Not only am I a mother of a child who died, I’m the mother of a black daughter and black sons. And although I experience White privilege, I carry the heavy burden of all mothers of black children, worrying about how my children are treated out in the world. I hold my breath until they are safely back home, I hear about Travon Martin and tell them to not wear their hoodies up, I tell them to always comply with police and call me when they get to the station. I tell them to just get home alive.
And I learn. I learn from my daughter that she doesn’t feel she can run down the street without fear someone will think she’s suspicious, that she can’t go into the Walgreens where we are often, and put her hands in her pockets for the same reason. I learn things I would never know TO teach them because I am not always aware of the most basic privileges I have that they realize they don’t.

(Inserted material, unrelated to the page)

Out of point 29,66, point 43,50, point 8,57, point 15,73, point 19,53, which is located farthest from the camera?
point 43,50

My former husband and I didn’t adopt them without doing the best due diligence we thought we could. We talked to other families like ours before we made our own, talked to black friends, withstood questions about race from our black adoption worker and our classmates in the adoption class we took, where we were the only white couple in the room.
All our children were babies when we added them to our family. And while they were unquestionably adorable and spirited young children, we rarely got negative looks in public or found our friends uncomfortable with their race.
However, there was the ever-so-subtle changes we weren’t aware would happen. We didn’t know how they would start to be perceived differently as puberty changed their chubby cheeks into angular jawlines. The strangers at stores who cut up with my young kids now pulled their purses closer, locked their car doors as we walked past in parking lot or called police because they didn’t look like they belonged in the neighborhood.
With the current racial reckoning, the Fourth of July is hitting me in an all new way. We have always, even 18 birthdays later, made this day more about Andrew than America. Independence Day only meant freedom for the privileged and my children have never felt they could say the pledge of allegiance sincerely, because they are reminded every day that there is NOT justice for all.
We are still crying out for justice for all–for Breonna, Elijah and a long list of others. As we mourn so many who are only absent because of the color of their skin, I’m pondering in the deepest parts of me, the fantasy-Andrew who would 24 years old today.
Would he have even made it to 24?
Would he have been pulled over or called-on countless times because he was a big man?
At six-years-old, Andrew was over four and a half feet tall and a hundred pounds. His adoption worker called him “juicy” and my mom joked that Shaquille was his birth father. He would always be known by his size, and the America we live in, would see him as a potential threat regardless of his amazing heart. He reminds me of my friend Kiel in so many ways, with a teddy-bear frame and a giant heart for others. Kiel has told me of how acutely aware he is that people see him as a threat because he’s a “big black dude.”
This year, I’m wondering if a grown-up Andrew would have had to constantly tell others his loving heart outweighs his color and size. Even though Elijah was in a slight frame, his sweetness, medical issues and love of people sounded eerily like Andrew. It could have been him, but honestly every mother of black children thinks that with every one of these stories we hear.
Then I think of how Andrew would be processing all these current events. Would his tender heart hurt like the rest of our family? Would it make him more empathetic, or less so? Would it make his heart softer, or colder?
Maybe Andrew IS the lucky one. Perhaps it’s better to not see the people who know you go from thinking you’re adorable and kind to fearing you because of your color and size.
The next time you start to fear a black teen or young man, think about their mamas at home who know their tender heart. The next time you want to call the police on one who doesn’t look like they are in the right neighborhood, remember when he left that day, there’s a mom who quietly whispered, “Just get home.”
Us mamas need you to help by speaking up, by being anti-racist, by checking your bias, by standing against police brutality and by helping our kids just get home.